Like any parent of a high school senior, Cynthia Burnett hopes her son will earn a scholarship to help pay for college. But because of an arrest and a computer glitch four years ago, what appeared to be a promising scholarship application is now in jeopardy.

Burnett’s 17-year-old son, Vaughn, was arrested as a 13-year-old, when his friends were caught with marijuana in the bathroom at Indian Trails Middle School. He was observed on video entering the same bathroom around that time, so he was arrested, but he was never charged with a crime, Burnett said.

However, because of a glitch in the computer system at the Flagler County Sheriff’s Office, Vaughn’s mug shot was released to the public. It’s against state statute to release mug shots of minors unless they are charged with a felony or have been convicted of at least three misdemeanors, which Vaughn was not.

According to an email Burnett received from the Sheriff’s Office, the glitch was fixed — but not before a third-party website published the mug shot, along with a map showing where the family lived.

Burnett asked for help, but the Sheriff’s Office said it was not responsible after it fixed the glitch. The Sheriff’s Office declined to comment for this story.

“My concern is once (the Sheriff’s Office) realized that happened, they should have let people know and helped them to deal with the consequences,” Burnett said. Instead, she had to contact the website herself multiple times and threatened legal action before the website responded and removed the mug shot.

The ROTC scholarship application asked whether the applicant had ever done anything in the public venue that would reflect poorly on the U.S. Army if he were to become an officer.

“We discussed it,” Burnett said. “We knew this was out there on Google.” In the end, Vaughn Burnett told the truth and revealed the incident.

As a result, his application was declined on the first round of review. It’s not over yet, though, Cynthia Burnett said. She recently sent in documentation showing her son was not charged.

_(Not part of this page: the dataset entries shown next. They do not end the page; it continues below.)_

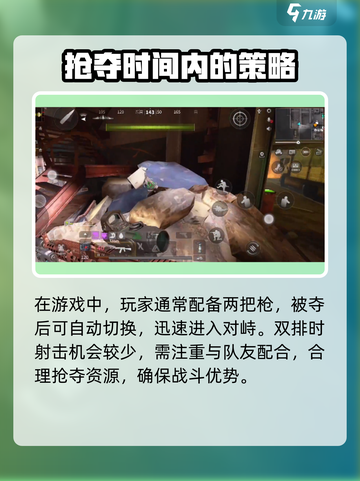 萤火突击🔥自由掠夺玩法，抢夺武器爽到飞起！截图3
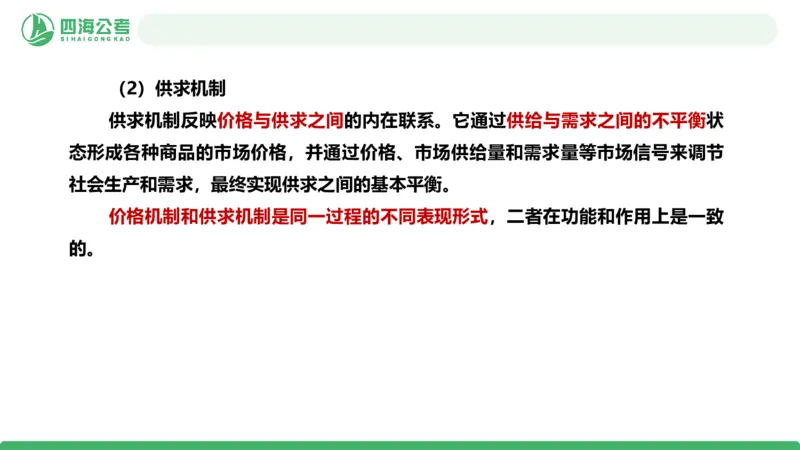 20250822常识判断&mdash;科技常识+经济常识-第23讲_2026考公资料_（01）花生十三_01系统班（2026版）花生十三旗舰班（行测+申论）_常识判断_课件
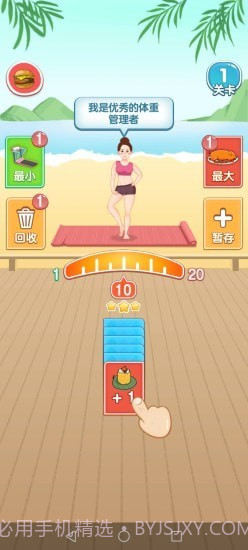 脂肪消耗战截图2 脂肪消耗战截图2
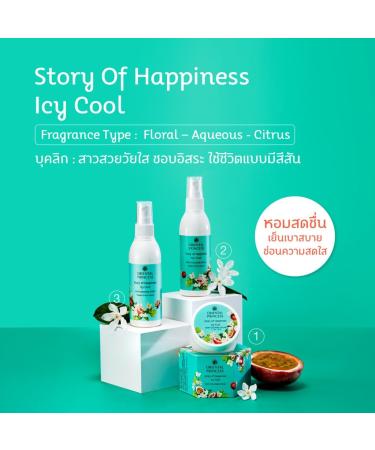 OrientalPrincess Story of Happiness Icy Cool Hair Cologne Spray 100 ml - Buy Online on GoSupps.com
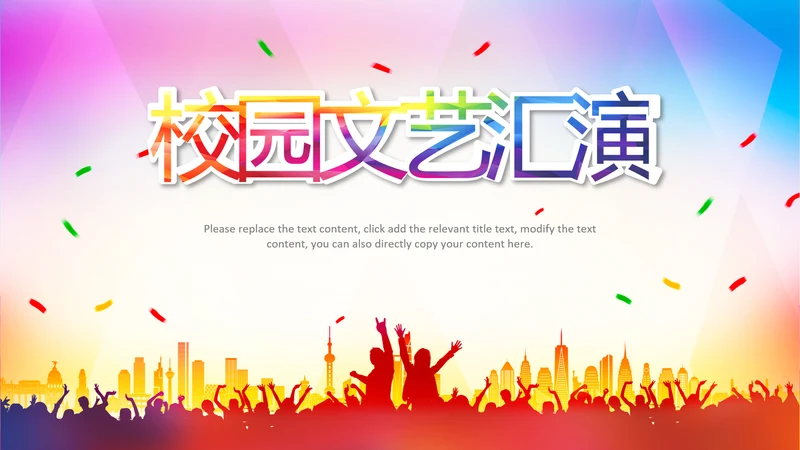 校园文艺汇演活动策划社区演出背景PPT
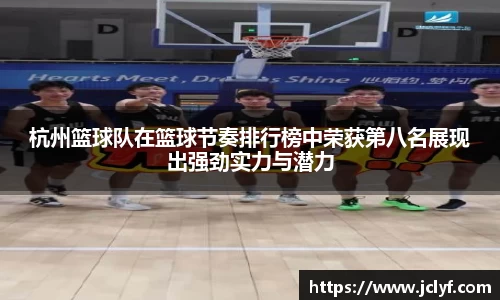 QY球友会体育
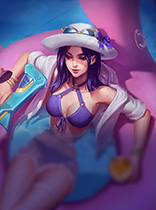 Caitlyn Tiệc Bể Bơi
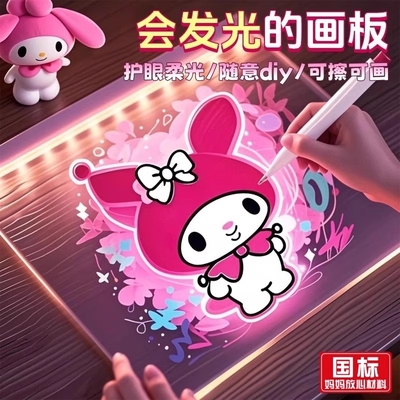 透明会发光的画板儿童涂鸦画画可擦LED荧光亚克力六一节礼物玩具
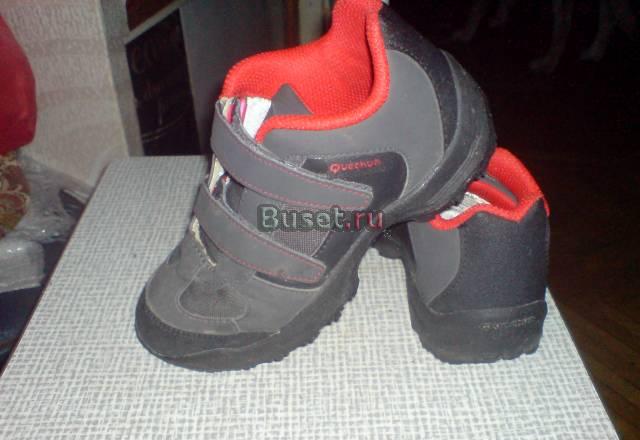 Кроссовки 30 р. (19 см.) Москва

“I’m still very hopeful,” she said. “I think this is a kid who deserves it. But we missed the first run.”

She said this is a cautionary tale. “(The initial arrest) was appropriate, but the consequences in this day and age, when everyone is Googling each other, can be detrimental,” she said.

“(The Sheriff’s Office) said for the two-week period, their system was not secure,” she added. “How many are out there, we don’t know. We Googled several kids we know got in trouble, and we found five. … My concern is all these people who may not know it’s out there — what do they do when they send out a college application?”